• Bacaan yang Diberikan:
● ● ● ● ●
Suara tersebut biasanya hanya bisa terdengar di dalam kepala saat membaca manga One Piece dari Eiichiro Oda.
Dua puluh enam tahun setelah karya tersebut pertama kali diterbitkan, One Piece akhirnya diadaptasi ke dalam versi live-action oleh Netflix.
Oda terlibat langsung untuk memastikan bahwa para penggemarnya terpuaskan dengan hasil adaptasi dari Netflix.
Mimpi Luffy menjadi seorang Raja Bajak Laut diucapkan dengan sangat lantang oleh Inaki Godoy dengan senyuman lebarnya.
Namun mimpi itu terasa seperti omong kosong karena Luffy tak memiliki kapal, kru, atau bahkan map untuk mengarungi lautan.
Bermodalkan kepercayaan dirinya yang tinggi, Luffy mulai mengajak orang-orang untuk bergabung menjadi kru bajak lautnya.
Ia mengajak seorang pemburu bajak laut bernama Roronoa Zoro (Mackenyu), seorang pencuri ulung yang jago navigasi bernama Nami (Emily Rudd), seorang pembohong yang jago menembak bernama Usopp (Jacob Romero), dan seorang koki bernama Sanji (Taz Skylar).
● ● ● ● ●
• Catatan yang Diberikan:

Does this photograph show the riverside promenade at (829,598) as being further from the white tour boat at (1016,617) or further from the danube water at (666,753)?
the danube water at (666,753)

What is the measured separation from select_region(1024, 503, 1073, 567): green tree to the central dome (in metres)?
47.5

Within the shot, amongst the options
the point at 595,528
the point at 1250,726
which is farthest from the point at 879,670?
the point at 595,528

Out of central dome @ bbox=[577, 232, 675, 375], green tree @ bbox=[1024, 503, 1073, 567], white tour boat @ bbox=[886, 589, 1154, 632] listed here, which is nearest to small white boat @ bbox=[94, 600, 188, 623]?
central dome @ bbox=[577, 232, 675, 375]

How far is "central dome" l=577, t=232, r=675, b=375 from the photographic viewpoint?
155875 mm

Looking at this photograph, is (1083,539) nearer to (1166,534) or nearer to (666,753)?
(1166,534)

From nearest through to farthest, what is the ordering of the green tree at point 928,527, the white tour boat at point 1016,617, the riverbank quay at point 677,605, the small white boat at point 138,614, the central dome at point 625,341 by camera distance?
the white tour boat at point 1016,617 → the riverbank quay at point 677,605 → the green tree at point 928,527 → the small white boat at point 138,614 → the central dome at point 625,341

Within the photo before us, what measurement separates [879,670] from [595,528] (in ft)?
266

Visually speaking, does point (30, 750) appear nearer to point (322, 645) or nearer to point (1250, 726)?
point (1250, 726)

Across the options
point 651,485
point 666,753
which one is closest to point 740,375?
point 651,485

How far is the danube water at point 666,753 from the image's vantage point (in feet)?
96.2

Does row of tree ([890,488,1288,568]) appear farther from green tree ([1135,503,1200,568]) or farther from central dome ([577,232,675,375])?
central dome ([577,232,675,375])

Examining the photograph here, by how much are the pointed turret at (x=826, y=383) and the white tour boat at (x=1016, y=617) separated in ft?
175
● ● ● ● ●
• Soal dan Tugas:
1. Menurut bacaan, berapa tahun setelah manga One Piece pertama kali terbit barulah Netflix mengadaptasinya ke versi live-action?
2. Hitung banyaknya baris catatan yang memuat kata "boat", lalu tuliskan angkanya saja.

• Jawaban Tugas:
1. Dua puluh enam tahun.

2. 5